There were interviews with medical experts on the health benefits of standing desks (uncertain). We got to hear from a man who used a standing desk at work (he was pro) and then from several of his colleagues (not bothered either way). And suddenly, the world felt a little less threatening. Somewhere, someone had taken the decision that, even if we were all going to die in a radioactive firestorm tomorrow, today we’ve got an hour of content about office furniture and, goddammit, we’re going to broadcast that content. I can cope with this, I thought. Maybe I’ll instal a standing desk in the bunker. I hear it’s good for your back.
The desk incident reminded me that the idea of bias in journalism is more complicated than anyone seems willing to admit. There are not many things I’m proud of as a British person and a jobbing hack, but the BBC is one of them.

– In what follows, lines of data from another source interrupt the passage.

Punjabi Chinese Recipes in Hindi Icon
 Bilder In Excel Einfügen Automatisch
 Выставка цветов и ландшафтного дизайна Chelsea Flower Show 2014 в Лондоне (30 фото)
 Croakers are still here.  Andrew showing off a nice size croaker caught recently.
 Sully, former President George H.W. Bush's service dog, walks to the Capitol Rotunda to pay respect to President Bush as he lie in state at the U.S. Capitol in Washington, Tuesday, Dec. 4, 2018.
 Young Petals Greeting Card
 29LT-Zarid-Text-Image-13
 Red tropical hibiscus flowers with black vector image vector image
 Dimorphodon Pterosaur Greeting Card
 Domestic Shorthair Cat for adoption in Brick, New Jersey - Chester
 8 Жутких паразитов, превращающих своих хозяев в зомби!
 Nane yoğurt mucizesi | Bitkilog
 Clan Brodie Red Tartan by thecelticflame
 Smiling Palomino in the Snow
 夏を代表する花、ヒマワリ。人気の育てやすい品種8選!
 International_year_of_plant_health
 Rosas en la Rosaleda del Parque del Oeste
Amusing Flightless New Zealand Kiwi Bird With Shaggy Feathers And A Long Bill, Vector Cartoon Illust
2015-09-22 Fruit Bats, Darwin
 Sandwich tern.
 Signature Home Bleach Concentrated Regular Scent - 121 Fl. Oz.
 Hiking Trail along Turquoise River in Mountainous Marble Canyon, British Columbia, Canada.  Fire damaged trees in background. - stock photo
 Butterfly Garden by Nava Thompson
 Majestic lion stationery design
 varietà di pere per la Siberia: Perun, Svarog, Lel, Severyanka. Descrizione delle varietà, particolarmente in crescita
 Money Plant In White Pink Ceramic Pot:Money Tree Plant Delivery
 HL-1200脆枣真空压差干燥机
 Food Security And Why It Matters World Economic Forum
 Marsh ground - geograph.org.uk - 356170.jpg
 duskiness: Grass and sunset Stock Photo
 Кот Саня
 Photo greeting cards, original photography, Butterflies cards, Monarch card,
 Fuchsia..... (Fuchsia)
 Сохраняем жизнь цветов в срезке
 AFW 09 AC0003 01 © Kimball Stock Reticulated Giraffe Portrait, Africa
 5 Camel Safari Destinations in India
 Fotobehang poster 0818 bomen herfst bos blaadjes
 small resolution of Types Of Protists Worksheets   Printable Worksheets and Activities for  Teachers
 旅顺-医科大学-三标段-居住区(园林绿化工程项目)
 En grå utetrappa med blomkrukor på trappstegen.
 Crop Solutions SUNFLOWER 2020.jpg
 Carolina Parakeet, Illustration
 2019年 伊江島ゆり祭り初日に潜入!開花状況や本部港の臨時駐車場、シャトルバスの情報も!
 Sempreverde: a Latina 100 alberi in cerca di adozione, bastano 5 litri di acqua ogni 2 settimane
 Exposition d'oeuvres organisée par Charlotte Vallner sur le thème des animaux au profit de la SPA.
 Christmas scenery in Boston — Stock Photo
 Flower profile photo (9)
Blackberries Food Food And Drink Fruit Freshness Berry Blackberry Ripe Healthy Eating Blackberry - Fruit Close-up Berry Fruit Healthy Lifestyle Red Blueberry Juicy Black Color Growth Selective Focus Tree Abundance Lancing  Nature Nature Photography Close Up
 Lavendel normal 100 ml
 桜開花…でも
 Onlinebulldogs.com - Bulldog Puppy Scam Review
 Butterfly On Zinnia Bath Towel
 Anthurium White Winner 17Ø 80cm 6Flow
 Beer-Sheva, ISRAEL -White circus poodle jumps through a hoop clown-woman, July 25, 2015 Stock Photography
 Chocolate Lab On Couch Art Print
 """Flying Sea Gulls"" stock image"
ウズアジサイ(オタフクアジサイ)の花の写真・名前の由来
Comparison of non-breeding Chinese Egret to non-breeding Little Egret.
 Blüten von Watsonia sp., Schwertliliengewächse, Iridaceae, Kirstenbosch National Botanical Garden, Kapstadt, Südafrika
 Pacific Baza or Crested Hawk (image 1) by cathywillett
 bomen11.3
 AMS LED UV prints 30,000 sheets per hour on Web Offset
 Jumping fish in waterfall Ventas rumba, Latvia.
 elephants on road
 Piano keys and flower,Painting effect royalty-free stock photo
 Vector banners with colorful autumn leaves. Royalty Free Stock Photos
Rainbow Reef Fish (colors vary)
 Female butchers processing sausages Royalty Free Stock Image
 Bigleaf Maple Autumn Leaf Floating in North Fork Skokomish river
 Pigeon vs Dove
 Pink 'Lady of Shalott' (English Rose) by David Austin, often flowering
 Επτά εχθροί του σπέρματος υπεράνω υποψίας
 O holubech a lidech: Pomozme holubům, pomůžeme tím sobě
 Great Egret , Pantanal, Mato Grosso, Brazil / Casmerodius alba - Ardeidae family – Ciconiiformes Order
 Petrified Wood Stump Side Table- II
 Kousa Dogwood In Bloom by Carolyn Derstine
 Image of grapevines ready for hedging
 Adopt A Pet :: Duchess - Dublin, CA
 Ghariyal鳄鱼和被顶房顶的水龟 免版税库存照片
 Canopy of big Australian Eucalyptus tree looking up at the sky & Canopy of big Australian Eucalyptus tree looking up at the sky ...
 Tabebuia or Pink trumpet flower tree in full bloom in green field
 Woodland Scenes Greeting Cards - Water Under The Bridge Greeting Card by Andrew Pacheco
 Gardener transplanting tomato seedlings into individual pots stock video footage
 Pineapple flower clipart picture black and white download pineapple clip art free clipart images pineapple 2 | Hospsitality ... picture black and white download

The BBC is fighting to preserve its status as a public broadcaster funded by, but not answerable to, the British state, after what appears to be a concerted effort by the Conservative government to intimidate it.
Meanwhile, in the US, Facebook has been accused of left-wing bias, after it was revealed that journalists working on its news service were able to “blacklist” certain topics and promote others: editing, as we used to call it. Republicans seized on comments by Mark Zuckerberg in which he appeared to suggest that Donald Trump is not a very nice man to claim that Facebook is “censoring” right-wing opinions.
In this struggle for power, there are two types of media monopoly in play: the old and the new. Facebook, unlike the BBC, is not a state-funded broadcaster. Facebook is a broadcaster with far more power than a great many states – but it somehow still insists that it is just a tech company.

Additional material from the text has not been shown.